[Web image-caption data]
================
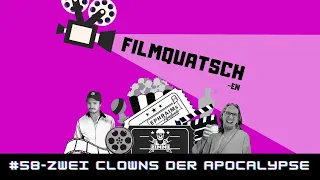 Zwei Clowns der Apocalypse – FILMQUATSCH-en: Folge 58 | Podcast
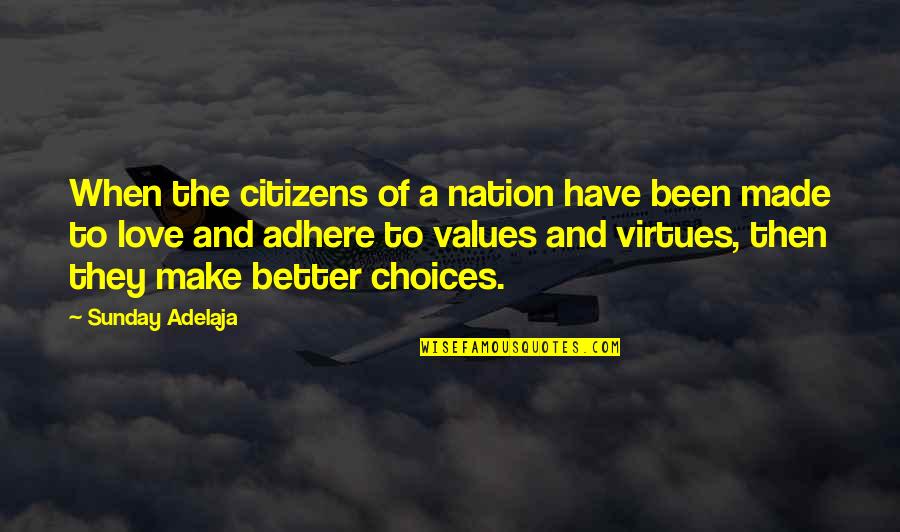 Choices Love Quotes By Sunday Adelaja: When the citizens of a nation have been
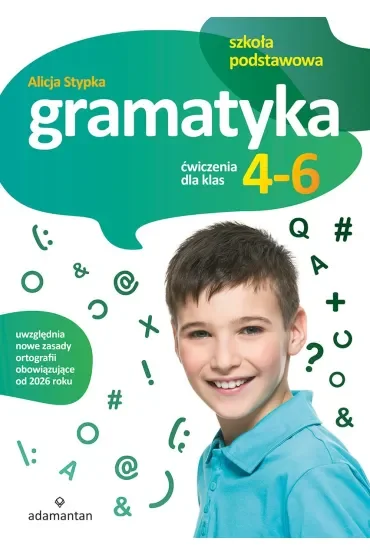 Gramatyka. Ćwiczenia dla klas 4-6 szkoły podstawowej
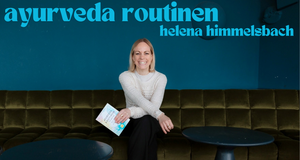 Ayurveda Routinen w/ Helena Himmelsbach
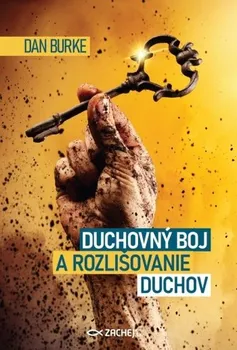 Duchovní literatura Duchovný boj a rozlišovanie duchov - Dan Burke [SK] (2021, brožovaná)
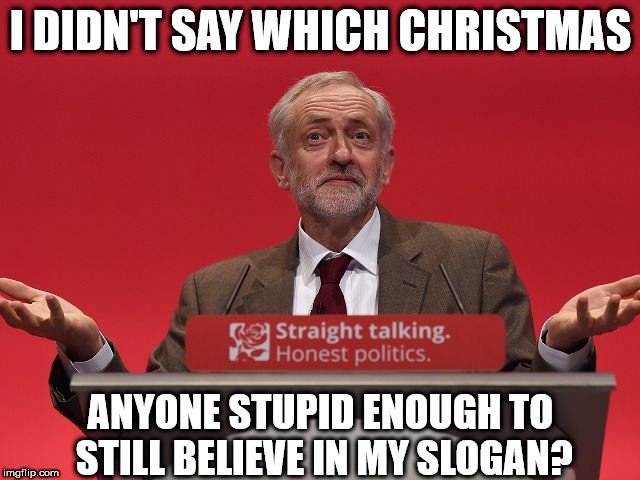 Corbyn - PM by Christmas | I DIDN'T SAY WHICH CHRISTMAS; ANYONE STUPID ENOUGH TO STILL BELIEVE IN MY SLOGAN? | image tagged in jeremy corbyn,pm by xmas,momentum,party of hate,communist socialist,straight talking honest politics lol | made w/ Imgflip meme maker
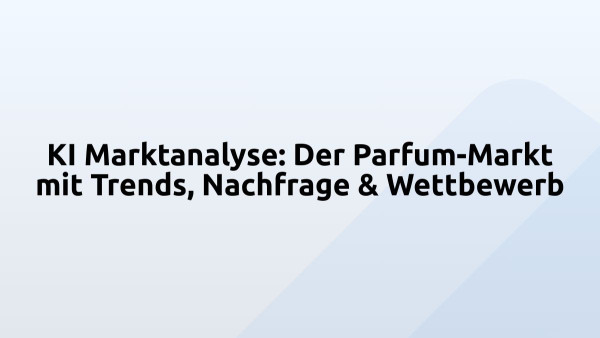 KI Marktanalyse: Der Parfum-Markt mit Trends, Nachfrage & Wettbewerb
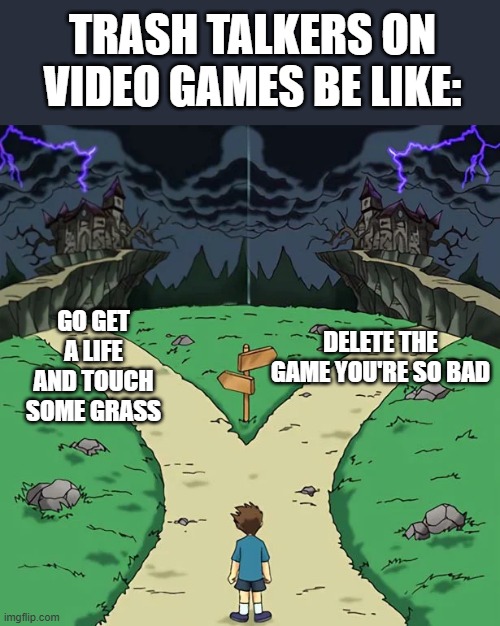 real | TRASH TALKERS ON VIDEO GAMES BE LIKE:; GO GET A LIFE AND TOUCH SOME GRASS; DELETE THE GAME YOU'RE SO BAD | image tagged in dramatic crossroads no good | made w/ Imgflip meme maker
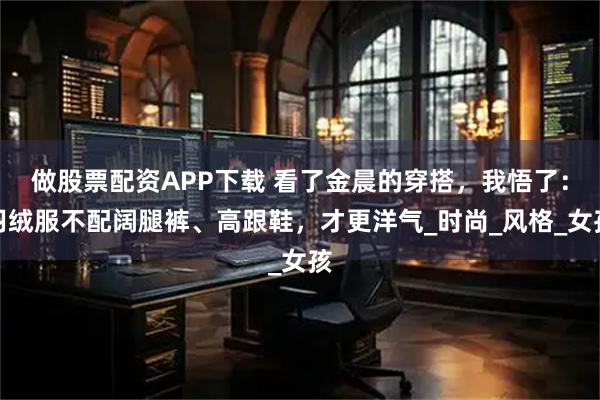 做股票配资APP下载 看了金晨的穿搭，我悟了：羽绒服不配阔腿裤、高跟鞋，才更洋气_时尚_风格_女孩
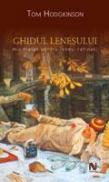 Ghidul Lenesului. Mic Tratat Pentru Lenesi Rafinati - Tom Hodgkinson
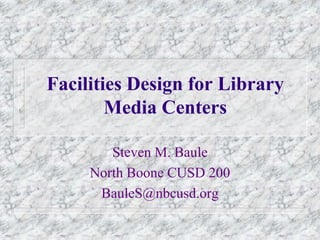 Facilities Design for Library
Media Centers
Steven M. Baule
North Boone CUSD 200
BauleS@nbcusd.org
 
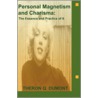 Personal Magnetism and Charisma by Theron Q. Dumont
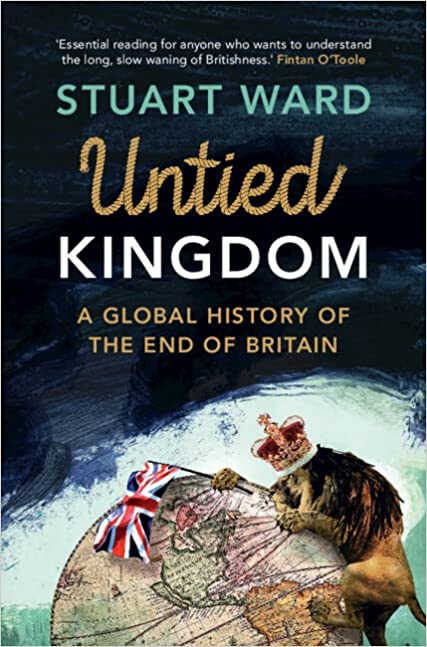 Untied Kingdom: A Global History of the End of Britain (Hardcover)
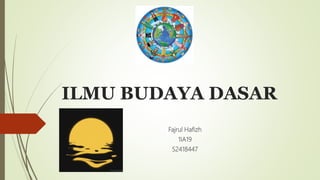 ILMU BUDAYA DASAR
Fajrul Hafizh
1IA19
52418447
================
About this task.
Rewrite the listing with each "Imgflip meme maker" changed to "Imgflip meme generator" and every other line unchanged. Leave the pictures out of your answer.

Answer to this exercise.
 Zwei Clowns der Apocalypse – FILMQUATSCH-en: Folge 58 | Podcast
 Choices Love Quotes By Sunday Adelaja: When the citizens of a nation have been
 Gramatyka. Ćwiczenia dla klas 4-6 szkoły podstawowej
 Ayurveda Routinen w/ Helena Himmelsbach
 Duchovní literatura Duchovný boj a rozlišovanie duchov - Dan Burke [SK] (2021, brožovaná)
 Corbyn - PM by Christmas | I DIDN'T SAY WHICH CHRISTMAS; ANYONE STUPID ENOUGH TO STILL BELIEVE IN MY SLOGAN? | image tagged in jeremy corbyn,pm by xmas,momentum,party of hate,communist socialist,straight talking honest politics lol | made w/ Imgflip meme generator
 KI Marktanalyse: Der Parfum-Markt mit Trends, Nachfrage & Wettbewerb
 real | TRASH TALKERS ON VIDEO GAMES BE LIKE:; GO GET A LIFE AND TOUCH SOME GRASS; DELETE THE GAME YOU'RE SO BAD | image tagged in dramatic crossroads no good | made w/ Imgflip meme generator
 做股票配资APP下载 看了金晨的穿搭，我悟了：羽绒服不配阔腿裤、高跟鞋，才更洋气_时尚_风格_女孩
 Ghidul Lenesului. Mic Tratat Pentru Lenesi Rafinati - Tom Hodgkinson
 Facilities Design for Library
Media Centers
Steven M. Baule
North Boone CUSD 200
BauleS@nbcusd.org
 
 Personal Magnetism and Charisma by Theron Q. Dumont
 Untied Kingdom: A Global History of the End of Britain (Hardcover)
 ILMU BUDAYA DASAR
Fajrul Hafizh
1IA19
52418447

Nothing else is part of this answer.